Unless we get the software vendors on side, no amount of hardware virtualization is going to cut costs.
Its time to unlearn bad habits
The current mess goes back to Microsoft servers. Think NT. How many services could you reliably run on a NT server? Answer, maybe 1. It was fool hardy to try to run 2 services. Let the sprawl begin.
Even at the time, Unix was reliable, expensive, and supported multiple services on a single server. The cost was the problem. Lets go with NT its cheaper. Once into it, it becomes apparent that more (cheap) servers are needed. Sprawl on.
The real answer to this mess is to look at what can be done with consolidating multiple services on Linux. This permits the elimination of many of the low usage machines.
Its time to unlearn bad habits
While that seems logical and often works in low volume networks, it doesn't work in high volume, large user sites. You have a heterogeneous environment even if you use the same operating system because one task may want more CPU capacity, while another is memory intensive and another uses lots of disk I/O.

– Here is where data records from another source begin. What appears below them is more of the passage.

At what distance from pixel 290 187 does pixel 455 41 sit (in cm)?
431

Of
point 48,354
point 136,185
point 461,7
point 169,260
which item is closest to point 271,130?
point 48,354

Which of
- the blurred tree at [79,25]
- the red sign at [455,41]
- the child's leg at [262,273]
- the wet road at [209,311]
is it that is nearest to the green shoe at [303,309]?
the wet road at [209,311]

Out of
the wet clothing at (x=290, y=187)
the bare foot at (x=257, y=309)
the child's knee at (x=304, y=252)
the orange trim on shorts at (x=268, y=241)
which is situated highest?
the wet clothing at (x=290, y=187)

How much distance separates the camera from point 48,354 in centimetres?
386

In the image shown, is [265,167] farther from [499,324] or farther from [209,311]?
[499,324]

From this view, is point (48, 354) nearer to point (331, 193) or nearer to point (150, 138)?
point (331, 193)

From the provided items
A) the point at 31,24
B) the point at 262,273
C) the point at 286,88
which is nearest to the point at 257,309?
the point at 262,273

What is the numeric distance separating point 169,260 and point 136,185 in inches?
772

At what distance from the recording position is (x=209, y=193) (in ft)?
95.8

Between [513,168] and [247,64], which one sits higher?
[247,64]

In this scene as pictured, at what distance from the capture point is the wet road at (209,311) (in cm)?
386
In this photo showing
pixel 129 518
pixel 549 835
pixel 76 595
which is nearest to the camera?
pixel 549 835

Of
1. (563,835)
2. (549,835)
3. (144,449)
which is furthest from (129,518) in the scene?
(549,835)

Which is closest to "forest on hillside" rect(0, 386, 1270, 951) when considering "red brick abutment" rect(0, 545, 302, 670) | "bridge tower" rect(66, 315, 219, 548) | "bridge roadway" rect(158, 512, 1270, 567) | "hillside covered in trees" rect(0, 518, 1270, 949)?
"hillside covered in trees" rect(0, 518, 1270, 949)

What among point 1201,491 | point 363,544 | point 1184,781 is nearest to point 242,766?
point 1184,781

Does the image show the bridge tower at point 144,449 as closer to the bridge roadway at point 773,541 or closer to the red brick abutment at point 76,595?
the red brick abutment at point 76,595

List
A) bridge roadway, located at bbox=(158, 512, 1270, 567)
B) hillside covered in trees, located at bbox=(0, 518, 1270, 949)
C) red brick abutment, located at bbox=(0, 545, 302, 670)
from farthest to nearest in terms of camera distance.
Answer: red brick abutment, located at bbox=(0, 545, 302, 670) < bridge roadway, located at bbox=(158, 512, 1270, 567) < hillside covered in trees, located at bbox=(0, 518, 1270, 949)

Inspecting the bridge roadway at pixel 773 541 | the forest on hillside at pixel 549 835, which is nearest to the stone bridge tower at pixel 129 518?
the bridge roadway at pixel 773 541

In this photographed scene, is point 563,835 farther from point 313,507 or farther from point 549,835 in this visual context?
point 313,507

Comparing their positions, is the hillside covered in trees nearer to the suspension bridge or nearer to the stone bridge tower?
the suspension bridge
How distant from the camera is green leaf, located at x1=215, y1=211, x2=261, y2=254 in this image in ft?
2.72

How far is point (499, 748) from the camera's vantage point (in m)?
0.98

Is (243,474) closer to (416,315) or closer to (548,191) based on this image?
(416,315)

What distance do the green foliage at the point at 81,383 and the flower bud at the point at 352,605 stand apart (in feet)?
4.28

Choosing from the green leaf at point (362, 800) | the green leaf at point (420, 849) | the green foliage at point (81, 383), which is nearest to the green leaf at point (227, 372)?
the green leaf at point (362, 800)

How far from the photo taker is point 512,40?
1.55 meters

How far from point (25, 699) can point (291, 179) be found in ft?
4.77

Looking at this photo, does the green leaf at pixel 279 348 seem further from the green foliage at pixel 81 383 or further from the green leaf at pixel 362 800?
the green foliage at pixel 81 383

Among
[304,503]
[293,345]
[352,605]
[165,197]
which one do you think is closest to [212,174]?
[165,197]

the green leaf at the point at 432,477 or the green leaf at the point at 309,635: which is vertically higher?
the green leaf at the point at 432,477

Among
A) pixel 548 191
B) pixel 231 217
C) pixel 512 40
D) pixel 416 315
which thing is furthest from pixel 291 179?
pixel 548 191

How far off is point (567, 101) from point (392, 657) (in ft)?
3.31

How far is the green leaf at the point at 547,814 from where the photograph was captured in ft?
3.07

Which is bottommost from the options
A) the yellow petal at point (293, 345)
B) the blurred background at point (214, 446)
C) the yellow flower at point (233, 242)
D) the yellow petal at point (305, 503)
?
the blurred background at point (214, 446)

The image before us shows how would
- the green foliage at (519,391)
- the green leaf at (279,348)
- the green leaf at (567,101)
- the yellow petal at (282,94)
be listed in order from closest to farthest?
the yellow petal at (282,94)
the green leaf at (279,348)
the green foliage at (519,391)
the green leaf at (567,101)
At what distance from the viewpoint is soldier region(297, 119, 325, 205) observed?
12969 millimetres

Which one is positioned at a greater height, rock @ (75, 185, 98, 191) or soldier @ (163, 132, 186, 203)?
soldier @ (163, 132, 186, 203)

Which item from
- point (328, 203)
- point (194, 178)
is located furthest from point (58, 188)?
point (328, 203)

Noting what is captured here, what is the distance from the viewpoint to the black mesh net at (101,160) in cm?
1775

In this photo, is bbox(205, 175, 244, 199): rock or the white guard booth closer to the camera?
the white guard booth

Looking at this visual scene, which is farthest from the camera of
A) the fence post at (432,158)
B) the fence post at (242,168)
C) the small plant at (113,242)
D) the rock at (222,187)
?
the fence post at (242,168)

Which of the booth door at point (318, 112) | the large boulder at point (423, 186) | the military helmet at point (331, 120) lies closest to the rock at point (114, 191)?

Sure, in small shops, you're absolutely right. But then they don't have too much concern about server sprawl.
Isn't the next logical step s
Isn't the next logical step skipping Linux/BSD and going back to bulletproof mainframe class hardware/software with on-demand resource allocation ?
iSeries News: Law firm picks iSeries over Windows -
http://www.iseriesnetwork.com/content/f3/index.cfm?fuseaction=news.viewA...
iSeries
I'm glad to see someone mentioning the IBM iSeries. For this type of workload there simply is no better system. I'm currently supporting one application that requires four dedicated Intel servers. What a headache for something that should be simple! In my iSeries days this same app would not even require one low-end server. That same server would easily support many, many apps all while performing dymanic resource allocation with nary a reboot in sight.
Unfortunately, Ralph is correct also. Because the iSeries is a proprietary hardware/software solution with it's prices kept artificially high by IBM it is doomed to remain a poorly understood niche product.
That would not get commodity pricing
It might be the next step for some processes. But, not for most things, I think. Running virtual servers on PC gives you improved utilization on hardware that is the best price/performance part of the market because the market has commoditized it.
XEN
Good article. I had not realized that companies were putting out so many servers running one set of services a piece. This would seem to give Linux another big boost. If you virtualize 6 servers on one piece of hardware with Windows, how much are the licenses going to cost you? The price advantage of Linux multiplies there, I think. And with virtualization like XEN being built in, we could see a lot of use.
What I would like to see is an article on XEN. Is it really ready for production use? If not, what is missing?